Cet opéra, servi par une longue distribution, donne à entendre beaucoup de chanteurs dont certains sont très prometteurs. Le rôle-titre échoit à Ismaël Gonzales qui rend hommage à la force d’Hercule notamment à la fin de l’opéra où il meurt avec des sursauts de vie. Il se montre toutefois froid, même s’il tente de jouer sur les nuances et les couleurs de sa voix en s’adressant à sa bien-aimée Iole.
Iole est chantée par les deux titulaires du rôle et elles dessinent un personnage totalement différent. Autant Magali Arnault brosse le portrait d’une jeune fille énergique et amoureuse, autant Iulia Elena Surdu campe une amoureuse un peu fade. Les voix sont également peu comparables puisque la première possède une voix corsée et elle utilise subtilement et musicalement le vibrato en fin de phrase.
Hyllus est également interprété par deux chanteurs mais seul le nom de David Hernandez Anfrus est mentionné sur le programme. Les deux ténors sont complémentaires parce que si le titulaire des trois premiers actes arbore une voix agréable, celui des deux derniers éprouve plus de difficultés dans les aigus mais se montre nettement plus expressif et plus investi dans son personnage.
☆ ☆ ☆ ☆ ☆ ☆ ☆
Consigne 1 ▸ Recopiez le passage de la critique d'opéra qui va de « Cet opéra, servi » jusqu'à « fin de phrase. » inclus.
Consigne 2 ▸ Poursuivez la critique d'opéra à partir de l'endroit où elle s'arrête.

Données fournies ▸
☆ ☆ ☆ ☆ ☆ ☆ ☆
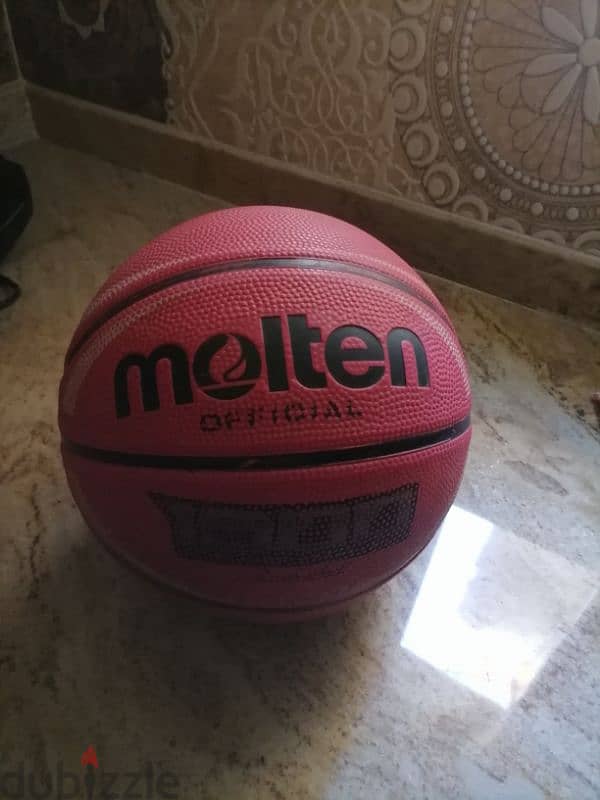 basketball 3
☆ ☆ ☆ ☆ ☆ ☆ ☆
Résultat 1 ▸
Cet opéra, servi par une longue distribution, donne à entendre beaucoup de chanteurs dont certains sont très prometteurs. Le rôle-titre échoit à Ismaël Gonzales qui rend hommage à la force d’Hercule notamment à la fin de l’opéra où il meurt avec des sursauts de vie. Il se montre toutefois froid, même s’il tente de jouer sur les nuances et les couleurs de sa voix en s’adressant à sa bien-aimée Iole.
Iole est chantée par les deux titulaires du rôle et elles dessinent un personnage totalement différent. Autant Magali Arnault brosse le portrait d’une jeune fille énergique et amoureuse, autant Iulia Elena Surdu campe une amoureuse un peu fade. Les voix sont également peu comparables puisque la première possède une voix corsée et elle utilise subtilement et musicalement le vibrato en fin de phrase.

Résultat 2 ▸
Deux chanteuses aussi pour Déjanire et deux lectures différentes: Jana Levicova présente une Déjanire humaine mais parfois un peu criante tandis que Delphine Terrier joue davantage sur les nuances et la douleur du personnage avec des respirations, des retenues dans la conduite de la phrase vocale. Toutefois “Déjanire 1” est assez expressive dans les “ah” qui ponctuent sa première apparition et se montre proche du texte quand elle souligne le “respira” avec un fil de voix.
Marianna Flores et Maria Hinojosa se partagent également le rôle de Junon et si la première requiert tous les suffrages, la seconde déçoit beaucoup. C’est pourquoi il convient d’insister sur Marianna Flores car elle est une Junon idéale avec la rage nécessaire pour camper l’épouse de Jupiter. Elle alterne des couleurs sombres et des notes plus douces à la fin des phrases, la rendant presque humaine. Elle articule à l’extrême les mots pour leur donner plus de sens.
Ricardo Ceitil met sa voix au service du personnage ambigu du page. S’il ne fallait retenir qu’un seul point de sa prestation, ce serait l’extrême agilité de sa voix qui lui permet de soutenir un rythme rapide et de nuancer ses notes avec diverses teintes puisqu’il joue beaucoup sur les piani et les forte.
Ingeborg Dalheim s’améliore au fur et à mesure de la représentation car au début, en tant que Cinthia, la chanteuse dévoile une voix un peu stridente et elle peine dans les aigus. Mais lorsqu’elle revient à la fin de la soirée, dans le passage français, elle a plus d’assurance et sa voix est plus ronde, plus soutenue.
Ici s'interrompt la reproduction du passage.